• _THE EXERCISE_
Output every one of the records below line for line, with no changes.

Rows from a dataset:

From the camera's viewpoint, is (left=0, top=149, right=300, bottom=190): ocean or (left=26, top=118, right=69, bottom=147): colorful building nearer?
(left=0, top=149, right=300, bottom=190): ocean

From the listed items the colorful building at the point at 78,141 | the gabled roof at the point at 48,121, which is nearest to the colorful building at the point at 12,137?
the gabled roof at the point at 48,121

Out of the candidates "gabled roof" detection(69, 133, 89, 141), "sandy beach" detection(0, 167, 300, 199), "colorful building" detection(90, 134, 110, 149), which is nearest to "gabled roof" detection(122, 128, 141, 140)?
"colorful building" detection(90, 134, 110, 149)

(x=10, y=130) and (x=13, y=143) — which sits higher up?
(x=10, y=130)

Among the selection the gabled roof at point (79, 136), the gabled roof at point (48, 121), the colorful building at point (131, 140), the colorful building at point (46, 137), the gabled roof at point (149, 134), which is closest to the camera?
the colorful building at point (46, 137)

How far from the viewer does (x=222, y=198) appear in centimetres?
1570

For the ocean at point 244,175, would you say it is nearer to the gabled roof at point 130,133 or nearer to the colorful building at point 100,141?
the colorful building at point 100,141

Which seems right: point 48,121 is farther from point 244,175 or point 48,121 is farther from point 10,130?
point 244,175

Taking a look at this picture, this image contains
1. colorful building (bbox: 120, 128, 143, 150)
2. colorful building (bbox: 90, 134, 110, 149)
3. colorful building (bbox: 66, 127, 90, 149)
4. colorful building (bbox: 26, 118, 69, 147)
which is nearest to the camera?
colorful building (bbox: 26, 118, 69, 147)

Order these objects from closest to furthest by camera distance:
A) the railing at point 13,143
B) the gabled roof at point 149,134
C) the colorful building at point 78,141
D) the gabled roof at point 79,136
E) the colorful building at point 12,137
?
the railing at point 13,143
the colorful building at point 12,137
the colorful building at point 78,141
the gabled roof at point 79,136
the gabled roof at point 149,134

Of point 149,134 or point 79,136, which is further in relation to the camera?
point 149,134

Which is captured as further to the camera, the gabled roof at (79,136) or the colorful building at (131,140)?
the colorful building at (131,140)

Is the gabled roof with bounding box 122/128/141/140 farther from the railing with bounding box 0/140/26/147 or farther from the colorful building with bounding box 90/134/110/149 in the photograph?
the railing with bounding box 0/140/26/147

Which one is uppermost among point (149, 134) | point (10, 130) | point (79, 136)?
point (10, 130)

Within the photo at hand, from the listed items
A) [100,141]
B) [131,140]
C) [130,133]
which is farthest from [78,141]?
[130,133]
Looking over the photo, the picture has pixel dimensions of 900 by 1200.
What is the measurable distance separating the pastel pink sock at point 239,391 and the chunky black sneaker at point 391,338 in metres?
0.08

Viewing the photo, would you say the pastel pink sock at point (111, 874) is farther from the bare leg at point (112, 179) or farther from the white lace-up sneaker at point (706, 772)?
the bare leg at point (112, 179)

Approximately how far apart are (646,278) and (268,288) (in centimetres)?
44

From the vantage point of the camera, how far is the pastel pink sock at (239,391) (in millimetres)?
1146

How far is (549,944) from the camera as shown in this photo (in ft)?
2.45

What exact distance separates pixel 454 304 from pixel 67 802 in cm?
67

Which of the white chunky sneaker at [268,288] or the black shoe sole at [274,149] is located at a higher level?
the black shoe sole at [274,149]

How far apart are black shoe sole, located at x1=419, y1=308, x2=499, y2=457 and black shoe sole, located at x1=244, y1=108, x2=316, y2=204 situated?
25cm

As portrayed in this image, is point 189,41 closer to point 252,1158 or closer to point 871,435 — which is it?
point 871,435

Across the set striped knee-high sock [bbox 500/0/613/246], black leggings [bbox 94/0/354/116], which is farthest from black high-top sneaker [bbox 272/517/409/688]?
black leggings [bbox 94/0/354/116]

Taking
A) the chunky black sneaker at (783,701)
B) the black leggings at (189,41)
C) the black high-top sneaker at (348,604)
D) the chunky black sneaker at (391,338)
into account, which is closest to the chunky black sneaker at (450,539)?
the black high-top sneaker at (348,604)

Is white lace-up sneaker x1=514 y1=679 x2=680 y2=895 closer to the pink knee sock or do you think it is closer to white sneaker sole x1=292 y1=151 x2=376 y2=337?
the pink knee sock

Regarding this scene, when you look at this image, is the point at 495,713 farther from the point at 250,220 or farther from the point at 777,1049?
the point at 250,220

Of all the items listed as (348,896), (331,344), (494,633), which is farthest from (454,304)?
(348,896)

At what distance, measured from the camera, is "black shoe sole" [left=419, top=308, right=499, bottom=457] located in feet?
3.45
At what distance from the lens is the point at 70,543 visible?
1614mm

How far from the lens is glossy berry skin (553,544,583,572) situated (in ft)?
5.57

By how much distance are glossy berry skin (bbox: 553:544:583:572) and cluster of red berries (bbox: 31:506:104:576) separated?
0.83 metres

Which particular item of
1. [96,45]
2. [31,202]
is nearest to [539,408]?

• _ANSWER TO THIS PROBLEM_
From the camera's viewpoint, is (left=0, top=149, right=300, bottom=190): ocean or (left=26, top=118, right=69, bottom=147): colorful building nearer?
(left=0, top=149, right=300, bottom=190): ocean

From the listed items the colorful building at the point at 78,141 | the gabled roof at the point at 48,121, which is nearest to the colorful building at the point at 12,137?
the gabled roof at the point at 48,121

Out of the candidates "gabled roof" detection(69, 133, 89, 141), "sandy beach" detection(0, 167, 300, 199), "colorful building" detection(90, 134, 110, 149), which is nearest to "gabled roof" detection(122, 128, 141, 140)?
"colorful building" detection(90, 134, 110, 149)

(x=10, y=130) and (x=13, y=143) — which sits higher up?
(x=10, y=130)

Among the selection the gabled roof at point (79, 136), the gabled roof at point (48, 121), the colorful building at point (131, 140), the colorful building at point (46, 137), the gabled roof at point (149, 134), which is closest to the camera?
the colorful building at point (46, 137)

How far from the viewer does (x=222, y=198) appear in centimetres?
1570

For the ocean at point 244,175, would you say it is nearer to the gabled roof at point 130,133 or nearer to the colorful building at point 100,141?
the colorful building at point 100,141

Which seems right: point 48,121 is farther from point 244,175 or point 48,121 is farther from point 10,130?
point 244,175

Taking a look at this picture, this image contains
1. colorful building (bbox: 120, 128, 143, 150)
2. colorful building (bbox: 90, 134, 110, 149)
3. colorful building (bbox: 66, 127, 90, 149)
4. colorful building (bbox: 26, 118, 69, 147)
which is nearest to the camera?
colorful building (bbox: 26, 118, 69, 147)

Order these objects from closest to furthest by camera distance:
A) the railing at point 13,143
B) the gabled roof at point 149,134
C) the colorful building at point 78,141
D) the gabled roof at point 79,136
E) the colorful building at point 12,137
?
the railing at point 13,143
the colorful building at point 12,137
the colorful building at point 78,141
the gabled roof at point 79,136
the gabled roof at point 149,134

Of point 149,134 or point 79,136, which is further in relation to the camera?
point 149,134

Which is captured as further to the camera, the gabled roof at (79,136) or the colorful building at (131,140)?
the colorful building at (131,140)

Is the gabled roof with bounding box 122/128/141/140 farther from the railing with bounding box 0/140/26/147 or farther from the colorful building with bounding box 90/134/110/149 in the photograph?
the railing with bounding box 0/140/26/147

Which one is uppermost among point (149, 134) | point (10, 130) | point (79, 136)?
point (10, 130)

Within the photo at hand, from the listed items
A) [100,141]
B) [131,140]
C) [130,133]
which is farthest from [78,141]?
[130,133]
Looking over the photo, the picture has pixel dimensions of 900 by 1200.
What is the measurable distance separating the pastel pink sock at point 239,391 and the chunky black sneaker at point 391,338 in metres?
0.08

Viewing the photo, would you say the pastel pink sock at point (111, 874) is farther from the bare leg at point (112, 179) or farther from the white lace-up sneaker at point (706, 772)?
the bare leg at point (112, 179)

Approximately how far apart are (646,278) and (268,288) (in centimetres)?
44

From the vantage point of the camera, how far is the pastel pink sock at (239,391) (in millimetres)?
1146

How far is (549,944) from the camera as shown in this photo (in ft)?
2.45

What exact distance separates pixel 454 304 from pixel 67 802 in cm?
67

Which of the white chunky sneaker at [268,288] or the black shoe sole at [274,149] is located at a higher level?
the black shoe sole at [274,149]

How far apart are black shoe sole, located at x1=419, y1=308, x2=499, y2=457 and black shoe sole, located at x1=244, y1=108, x2=316, y2=204 situated?
25cm

As portrayed in this image, is point 189,41 closer to point 252,1158 or closer to point 871,435 — which is it?
point 871,435

Across the set striped knee-high sock [bbox 500/0/613/246], black leggings [bbox 94/0/354/116], which is farthest from black high-top sneaker [bbox 272/517/409/688]?
black leggings [bbox 94/0/354/116]

Taking
A) the chunky black sneaker at (783,701)
B) the black leggings at (189,41)
C) the black high-top sneaker at (348,604)
D) the chunky black sneaker at (391,338)
into account, which is closest to the chunky black sneaker at (450,539)?
the black high-top sneaker at (348,604)

Is white lace-up sneaker x1=514 y1=679 x2=680 y2=895 closer to the pink knee sock or do you think it is closer to white sneaker sole x1=292 y1=151 x2=376 y2=337?
the pink knee sock

Regarding this scene, when you look at this image, is the point at 495,713 farther from the point at 250,220 or farther from the point at 777,1049?
the point at 250,220

Of all the items listed as (348,896), (331,344), (494,633), which is farthest from (454,304)?
(348,896)

At what distance, measured from the camera, is "black shoe sole" [left=419, top=308, right=499, bottom=457] located in feet?
3.45
At what distance from the lens is the point at 70,543 visible?
1614mm

How far from the lens is glossy berry skin (553,544,583,572) situated (in ft)?
5.57

By how much distance are glossy berry skin (bbox: 553:544:583:572) and cluster of red berries (bbox: 31:506:104:576) separated?
0.83 metres

Which particular item of
1. [96,45]
2. [31,202]
is nearest to [539,408]?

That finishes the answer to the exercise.